── SOURCE ──

The Corporation shall indemnify any person who was or is a party or is threatened to be made a party to any threatened, pending or completed action or suit by or in the right of the Corporation to procure a judgment in its favor by reason of the fact that he or she is or was a director, officer, employee or agent of the Corporation, or is or was serving or has agreed to serve at the request of the Corporation as a director, officer, employee or agent of another corporation, partnership, joint venture, trust or other enterprise or by reason of any action alleged to have been taken or omitted in such capacity against costs, charges and expenses (including attorneys fees) actually and reasonably incurred by him or her or in his or her behalf in connection with the defense or settlement of such action or suit and any appeal therefrom if he or she acted in good faith and in a manner he or she reasonably believed to be in or not opposed to the best interests of the Corporation and except that no indemnification shall be made in respect of any claim, issue or matter as to which such person shall have been adjudged to be liable to the Corporation unless and only to the extent that the Court of Chancery of the State of Delaware or the court in which such action or suit was brought shall determine upon application that, despite adjudication of liability but in view or all the circumstances of the case, such person is fairly and reasonably entitled to indemnity for such expenses which the Court of Chancery of the State of Delaware or such other court shall deem proper.

───
── DATASET CONTENT ──

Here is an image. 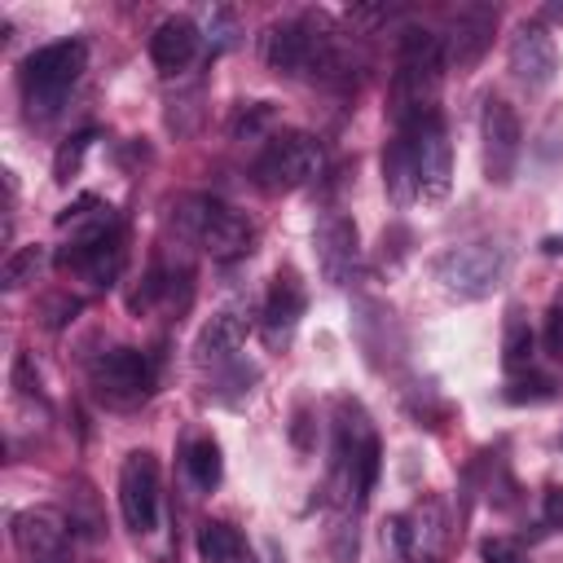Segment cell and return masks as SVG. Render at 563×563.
<instances>
[{
	"label": "cell",
	"mask_w": 563,
	"mask_h": 563,
	"mask_svg": "<svg viewBox=\"0 0 563 563\" xmlns=\"http://www.w3.org/2000/svg\"><path fill=\"white\" fill-rule=\"evenodd\" d=\"M264 62L277 75H321L334 79L347 70V48L339 40V31H330L321 18H290V22H273L264 31Z\"/></svg>",
	"instance_id": "cell-1"
},
{
	"label": "cell",
	"mask_w": 563,
	"mask_h": 563,
	"mask_svg": "<svg viewBox=\"0 0 563 563\" xmlns=\"http://www.w3.org/2000/svg\"><path fill=\"white\" fill-rule=\"evenodd\" d=\"M444 44L431 31H405L400 35V57H396V79H391V114L396 128L435 114V92L444 75Z\"/></svg>",
	"instance_id": "cell-2"
},
{
	"label": "cell",
	"mask_w": 563,
	"mask_h": 563,
	"mask_svg": "<svg viewBox=\"0 0 563 563\" xmlns=\"http://www.w3.org/2000/svg\"><path fill=\"white\" fill-rule=\"evenodd\" d=\"M172 224L185 242L202 246L211 260H242L255 242V229L242 211H233L229 202L211 198V194H189L172 207Z\"/></svg>",
	"instance_id": "cell-3"
},
{
	"label": "cell",
	"mask_w": 563,
	"mask_h": 563,
	"mask_svg": "<svg viewBox=\"0 0 563 563\" xmlns=\"http://www.w3.org/2000/svg\"><path fill=\"white\" fill-rule=\"evenodd\" d=\"M431 277L449 299H488L510 277V246L493 238L449 246L431 260Z\"/></svg>",
	"instance_id": "cell-4"
},
{
	"label": "cell",
	"mask_w": 563,
	"mask_h": 563,
	"mask_svg": "<svg viewBox=\"0 0 563 563\" xmlns=\"http://www.w3.org/2000/svg\"><path fill=\"white\" fill-rule=\"evenodd\" d=\"M334 488L347 506H361L378 479V435L369 431L365 413L356 405H339V427H334Z\"/></svg>",
	"instance_id": "cell-5"
},
{
	"label": "cell",
	"mask_w": 563,
	"mask_h": 563,
	"mask_svg": "<svg viewBox=\"0 0 563 563\" xmlns=\"http://www.w3.org/2000/svg\"><path fill=\"white\" fill-rule=\"evenodd\" d=\"M88 66V48L79 40H57L35 48L22 62V97L31 114H57V106L66 101V92L79 84Z\"/></svg>",
	"instance_id": "cell-6"
},
{
	"label": "cell",
	"mask_w": 563,
	"mask_h": 563,
	"mask_svg": "<svg viewBox=\"0 0 563 563\" xmlns=\"http://www.w3.org/2000/svg\"><path fill=\"white\" fill-rule=\"evenodd\" d=\"M321 163H325V154H321L317 136H308V132H273L264 141V150L255 154L251 176L268 194H290V189H303L308 180H317Z\"/></svg>",
	"instance_id": "cell-7"
},
{
	"label": "cell",
	"mask_w": 563,
	"mask_h": 563,
	"mask_svg": "<svg viewBox=\"0 0 563 563\" xmlns=\"http://www.w3.org/2000/svg\"><path fill=\"white\" fill-rule=\"evenodd\" d=\"M92 396L110 409H136L154 391V361L136 347H110L88 361Z\"/></svg>",
	"instance_id": "cell-8"
},
{
	"label": "cell",
	"mask_w": 563,
	"mask_h": 563,
	"mask_svg": "<svg viewBox=\"0 0 563 563\" xmlns=\"http://www.w3.org/2000/svg\"><path fill=\"white\" fill-rule=\"evenodd\" d=\"M400 141L413 158V180H418V198L422 202H444L449 185H453V150H449V132L440 114H422L413 123L400 128Z\"/></svg>",
	"instance_id": "cell-9"
},
{
	"label": "cell",
	"mask_w": 563,
	"mask_h": 563,
	"mask_svg": "<svg viewBox=\"0 0 563 563\" xmlns=\"http://www.w3.org/2000/svg\"><path fill=\"white\" fill-rule=\"evenodd\" d=\"M479 141H484V176L488 185H510L519 154H523V123L510 110V101L488 97L479 110Z\"/></svg>",
	"instance_id": "cell-10"
},
{
	"label": "cell",
	"mask_w": 563,
	"mask_h": 563,
	"mask_svg": "<svg viewBox=\"0 0 563 563\" xmlns=\"http://www.w3.org/2000/svg\"><path fill=\"white\" fill-rule=\"evenodd\" d=\"M119 515L132 532H154L158 523V462L154 453L136 449L119 466Z\"/></svg>",
	"instance_id": "cell-11"
},
{
	"label": "cell",
	"mask_w": 563,
	"mask_h": 563,
	"mask_svg": "<svg viewBox=\"0 0 563 563\" xmlns=\"http://www.w3.org/2000/svg\"><path fill=\"white\" fill-rule=\"evenodd\" d=\"M312 246H317V264H321L330 286H352L356 282V273H361V238H356V224L343 211H325L317 220Z\"/></svg>",
	"instance_id": "cell-12"
},
{
	"label": "cell",
	"mask_w": 563,
	"mask_h": 563,
	"mask_svg": "<svg viewBox=\"0 0 563 563\" xmlns=\"http://www.w3.org/2000/svg\"><path fill=\"white\" fill-rule=\"evenodd\" d=\"M391 541L405 559L413 563H431L440 559L444 541H449V519H444V506L435 497H427L422 506H413L409 515H396L391 519Z\"/></svg>",
	"instance_id": "cell-13"
},
{
	"label": "cell",
	"mask_w": 563,
	"mask_h": 563,
	"mask_svg": "<svg viewBox=\"0 0 563 563\" xmlns=\"http://www.w3.org/2000/svg\"><path fill=\"white\" fill-rule=\"evenodd\" d=\"M13 545L26 563H57V559H66L70 523H66V515H57L48 506H31V510L13 515Z\"/></svg>",
	"instance_id": "cell-14"
},
{
	"label": "cell",
	"mask_w": 563,
	"mask_h": 563,
	"mask_svg": "<svg viewBox=\"0 0 563 563\" xmlns=\"http://www.w3.org/2000/svg\"><path fill=\"white\" fill-rule=\"evenodd\" d=\"M510 70L523 88L541 92L554 84L559 75V48L550 40V31L541 22H519L515 35H510Z\"/></svg>",
	"instance_id": "cell-15"
},
{
	"label": "cell",
	"mask_w": 563,
	"mask_h": 563,
	"mask_svg": "<svg viewBox=\"0 0 563 563\" xmlns=\"http://www.w3.org/2000/svg\"><path fill=\"white\" fill-rule=\"evenodd\" d=\"M251 330H255V312L246 303H229V308L211 312V321L194 339V361L198 365H229Z\"/></svg>",
	"instance_id": "cell-16"
},
{
	"label": "cell",
	"mask_w": 563,
	"mask_h": 563,
	"mask_svg": "<svg viewBox=\"0 0 563 563\" xmlns=\"http://www.w3.org/2000/svg\"><path fill=\"white\" fill-rule=\"evenodd\" d=\"M493 22L497 13L488 4H466L449 18V35H440L444 44V62L453 70H471L484 53H488V40H493Z\"/></svg>",
	"instance_id": "cell-17"
},
{
	"label": "cell",
	"mask_w": 563,
	"mask_h": 563,
	"mask_svg": "<svg viewBox=\"0 0 563 563\" xmlns=\"http://www.w3.org/2000/svg\"><path fill=\"white\" fill-rule=\"evenodd\" d=\"M303 308H308L303 282H299L295 273H277V277H273V286H268L264 312H260V321H264V339H268L273 347H282V343L295 334V325H299Z\"/></svg>",
	"instance_id": "cell-18"
},
{
	"label": "cell",
	"mask_w": 563,
	"mask_h": 563,
	"mask_svg": "<svg viewBox=\"0 0 563 563\" xmlns=\"http://www.w3.org/2000/svg\"><path fill=\"white\" fill-rule=\"evenodd\" d=\"M194 53H198V26L189 22V18H163L158 26H154V35H150V57H154V66L163 70V75H176V70H185L189 62H194Z\"/></svg>",
	"instance_id": "cell-19"
},
{
	"label": "cell",
	"mask_w": 563,
	"mask_h": 563,
	"mask_svg": "<svg viewBox=\"0 0 563 563\" xmlns=\"http://www.w3.org/2000/svg\"><path fill=\"white\" fill-rule=\"evenodd\" d=\"M198 559L202 563H255L246 541H242V532L233 523H224V519H207L198 528Z\"/></svg>",
	"instance_id": "cell-20"
},
{
	"label": "cell",
	"mask_w": 563,
	"mask_h": 563,
	"mask_svg": "<svg viewBox=\"0 0 563 563\" xmlns=\"http://www.w3.org/2000/svg\"><path fill=\"white\" fill-rule=\"evenodd\" d=\"M383 185H387V194L405 207V202H418V180H413V158H409V150H405V141H400V132L387 141V150H383Z\"/></svg>",
	"instance_id": "cell-21"
},
{
	"label": "cell",
	"mask_w": 563,
	"mask_h": 563,
	"mask_svg": "<svg viewBox=\"0 0 563 563\" xmlns=\"http://www.w3.org/2000/svg\"><path fill=\"white\" fill-rule=\"evenodd\" d=\"M532 347H537V339H532L528 317L519 308H510L506 312V334H501V361H506V369L510 374L515 369H528L532 365Z\"/></svg>",
	"instance_id": "cell-22"
},
{
	"label": "cell",
	"mask_w": 563,
	"mask_h": 563,
	"mask_svg": "<svg viewBox=\"0 0 563 563\" xmlns=\"http://www.w3.org/2000/svg\"><path fill=\"white\" fill-rule=\"evenodd\" d=\"M185 471H189V479H194V488H202V493H211L216 484H220V475H224V462H220V444L216 440H189V449H185Z\"/></svg>",
	"instance_id": "cell-23"
},
{
	"label": "cell",
	"mask_w": 563,
	"mask_h": 563,
	"mask_svg": "<svg viewBox=\"0 0 563 563\" xmlns=\"http://www.w3.org/2000/svg\"><path fill=\"white\" fill-rule=\"evenodd\" d=\"M40 268H44V246H18V251H9V260L0 268V286L4 290H22V286H31L40 277Z\"/></svg>",
	"instance_id": "cell-24"
},
{
	"label": "cell",
	"mask_w": 563,
	"mask_h": 563,
	"mask_svg": "<svg viewBox=\"0 0 563 563\" xmlns=\"http://www.w3.org/2000/svg\"><path fill=\"white\" fill-rule=\"evenodd\" d=\"M88 145H92V132H75V136L57 150V158H53V180H57V185H66V180L79 172V163H84Z\"/></svg>",
	"instance_id": "cell-25"
},
{
	"label": "cell",
	"mask_w": 563,
	"mask_h": 563,
	"mask_svg": "<svg viewBox=\"0 0 563 563\" xmlns=\"http://www.w3.org/2000/svg\"><path fill=\"white\" fill-rule=\"evenodd\" d=\"M550 396H554V383L541 378V374L515 378V383L506 387V400H515V405H537V400H550Z\"/></svg>",
	"instance_id": "cell-26"
},
{
	"label": "cell",
	"mask_w": 563,
	"mask_h": 563,
	"mask_svg": "<svg viewBox=\"0 0 563 563\" xmlns=\"http://www.w3.org/2000/svg\"><path fill=\"white\" fill-rule=\"evenodd\" d=\"M479 559L484 563H532L515 541H506V537H488L484 545H479Z\"/></svg>",
	"instance_id": "cell-27"
},
{
	"label": "cell",
	"mask_w": 563,
	"mask_h": 563,
	"mask_svg": "<svg viewBox=\"0 0 563 563\" xmlns=\"http://www.w3.org/2000/svg\"><path fill=\"white\" fill-rule=\"evenodd\" d=\"M545 352L554 361H563V299H554L545 312Z\"/></svg>",
	"instance_id": "cell-28"
},
{
	"label": "cell",
	"mask_w": 563,
	"mask_h": 563,
	"mask_svg": "<svg viewBox=\"0 0 563 563\" xmlns=\"http://www.w3.org/2000/svg\"><path fill=\"white\" fill-rule=\"evenodd\" d=\"M268 119H273L268 101H251V106L233 119V136H242V132H246V136H255V132H260V123H268Z\"/></svg>",
	"instance_id": "cell-29"
},
{
	"label": "cell",
	"mask_w": 563,
	"mask_h": 563,
	"mask_svg": "<svg viewBox=\"0 0 563 563\" xmlns=\"http://www.w3.org/2000/svg\"><path fill=\"white\" fill-rule=\"evenodd\" d=\"M211 35H216V44H220V48H224V44H233V13H224V9H220V13L211 18Z\"/></svg>",
	"instance_id": "cell-30"
},
{
	"label": "cell",
	"mask_w": 563,
	"mask_h": 563,
	"mask_svg": "<svg viewBox=\"0 0 563 563\" xmlns=\"http://www.w3.org/2000/svg\"><path fill=\"white\" fill-rule=\"evenodd\" d=\"M545 519L550 523H563V488H550L545 493Z\"/></svg>",
	"instance_id": "cell-31"
},
{
	"label": "cell",
	"mask_w": 563,
	"mask_h": 563,
	"mask_svg": "<svg viewBox=\"0 0 563 563\" xmlns=\"http://www.w3.org/2000/svg\"><path fill=\"white\" fill-rule=\"evenodd\" d=\"M295 444H299V449L312 444V440H308V413H295Z\"/></svg>",
	"instance_id": "cell-32"
},
{
	"label": "cell",
	"mask_w": 563,
	"mask_h": 563,
	"mask_svg": "<svg viewBox=\"0 0 563 563\" xmlns=\"http://www.w3.org/2000/svg\"><path fill=\"white\" fill-rule=\"evenodd\" d=\"M57 563H66V559H57Z\"/></svg>",
	"instance_id": "cell-33"
}]
</instances>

───

EXERCISES TO COMPLETE
1. In the indemnification provision, which court is named first as able to allow indemnity despite an adjudication of liability to the Corporation?
2. Rewrite the paragraph of the indemnification provision that begins "The Corporation shall indemnify" as a short bulleted list that keeps its main facts.
The records have no connection to the indemnification provision.

SOLUTIONS FOR EACH TASK
1. The Court of Chancery of the State of Delaware.

2.
- Who is covered: any person who was, is, or is threatened to be made a party to a threatened, pending or completed action or suit by or in the right of the Corporation to procure a judgment in its favor. This applies because the person:
  - is or was a director, officer, employee or agent of the Corporation;
  - is or was serving, or has agreed to serve, at the Corporation's request in such a role for another corporation, partnership, joint venture, trust or other enterprise; or
  - is alleged to have taken or omitted an action in that capacity.
- What is covered: costs, charges and expenses, including attorneys fees, actually and reasonably incurred in the defense or settlement of the action or suit and any appeal.
- Condition: the person acted in good faith and in a manner reasonably believed to be in or not opposed to the Corporation's best interests.
- Exception: there is no indemnification for any claim, issue or matter on which the person was adjudged liable to the Corporation. The exception does not apply if, and only to the extent that, the Court of Chancery of the State of Delaware or the court where the action or suit was brought determines on application that the person is fairly and reasonably entitled to indemnity for the expenses that court deems proper.